### Assignment 1
Using the text on CD82 and vascular leakage, decide whether each statement agrees with it. Answer yes or no for each and quote the deciding words.
(a) The findings appeared in Nature Cardiovascular Research.
(b) In the animal models, removing CD82 from blood vessels made vascular leakage worse during inflammation.
(c) The role of tetraspanins in inflammation is well understood.
### Assignment 2
Summarize the text on CD82 and vascular leakage in two sentences.
### Assignment 3
Answer these questions from the text on CD82 and vascular leakage.
(a) What type of protein is CD82?
(b) What do blood vessels lose when vascular leakage happens?
(c) Where is Xin Zhang a professor?

====== Text excerpt

OKLAHOMA CITY – A new study from the University of Oklahoma reveals how a little-understood protein, CD82, contributes to blood vessel leakage, a process that initiates inflammation but becomes dangerous when it occurs during severe inflammatory diseases such as sepsis, acute respiratory distress syndrome and COVID-19. The findings , published in Nature Cardiovascular Research, could open the door to new therapies aimed at protecting patients from multi-organ failure and death in severe and systemic inflammation.
Blood vessel (vascular) leakage happens when blood vessels lose their ability to act as tight barriers, allowing fluid and proteins to escape into surrounding tissues. This condition, when it becomes dysregulated, is a hallmark of severe inflammation and contributes to life-threatening complications.
"CD82 is a type of protein called a tetraspanin, and while tetraspanins are known to regulate the formation of new blood vessels and the progression of cancer, their role in inflammation is less clear. This study found that CD82 makes blood vessels more prone to leak during inflammation. In our animal models, when we eliminated CD82 from blood vessels, the vascular leakage was substantially reduced during inflammation," said the paper's senior author, Xin Zhang, Ph.D., a professor of biochemistry and physiology at the University of Oklahoma College of Medicine and a member of OU Health Stephenson Cancer Center.

============
====== Study material

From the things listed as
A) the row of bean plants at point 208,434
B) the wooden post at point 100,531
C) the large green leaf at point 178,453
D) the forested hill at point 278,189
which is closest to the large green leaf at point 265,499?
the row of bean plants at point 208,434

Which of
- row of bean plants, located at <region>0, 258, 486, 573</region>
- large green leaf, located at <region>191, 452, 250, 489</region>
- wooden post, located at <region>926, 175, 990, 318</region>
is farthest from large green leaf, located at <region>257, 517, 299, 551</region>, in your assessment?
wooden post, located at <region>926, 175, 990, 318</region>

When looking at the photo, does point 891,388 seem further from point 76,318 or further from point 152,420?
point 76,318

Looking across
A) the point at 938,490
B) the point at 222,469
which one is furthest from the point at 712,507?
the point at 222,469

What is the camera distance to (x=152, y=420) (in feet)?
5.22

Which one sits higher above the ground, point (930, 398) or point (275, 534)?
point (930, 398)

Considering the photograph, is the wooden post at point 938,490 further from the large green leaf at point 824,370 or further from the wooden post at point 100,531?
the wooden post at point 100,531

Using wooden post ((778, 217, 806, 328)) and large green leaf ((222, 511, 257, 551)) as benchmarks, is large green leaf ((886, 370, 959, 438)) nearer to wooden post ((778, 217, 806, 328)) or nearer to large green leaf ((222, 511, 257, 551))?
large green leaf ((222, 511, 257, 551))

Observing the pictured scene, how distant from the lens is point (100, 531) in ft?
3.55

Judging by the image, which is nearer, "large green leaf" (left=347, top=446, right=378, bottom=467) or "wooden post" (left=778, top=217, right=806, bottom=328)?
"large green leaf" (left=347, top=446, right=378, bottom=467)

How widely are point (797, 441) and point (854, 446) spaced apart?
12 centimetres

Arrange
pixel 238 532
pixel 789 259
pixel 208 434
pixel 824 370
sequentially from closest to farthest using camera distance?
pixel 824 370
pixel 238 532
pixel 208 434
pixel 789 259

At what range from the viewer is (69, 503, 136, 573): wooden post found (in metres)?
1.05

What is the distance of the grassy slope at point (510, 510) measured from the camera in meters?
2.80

============

### Answer box 1
(a) Yes: "The findings , published in Nature Cardiovascular Research"
(b) No: "when we eliminated CD82 from blood vessels, the vascular leakage was substantially reduced during inflammation"
(c) No: "their role in inflammation is less clear"

### Answer box 2
A University of Oklahoma study found that the protein CD82, a tetraspanin, makes blood vessels more prone to leak during inflammation, which becomes dangerous in severe inflammatory diseases such as sepsis, acute respiratory distress syndrome and COVID-19. In animal models, removing CD82 from blood vessels substantially reduced leakage, and the findings could lead to therapies that protect patients from multi-organ failure and death in severe and systemic inflammation.

### Answer box 3
(a) A tetraspanin.
(b) Their ability to act as tight barriers.
(c) At the University of Oklahoma College of Medicine.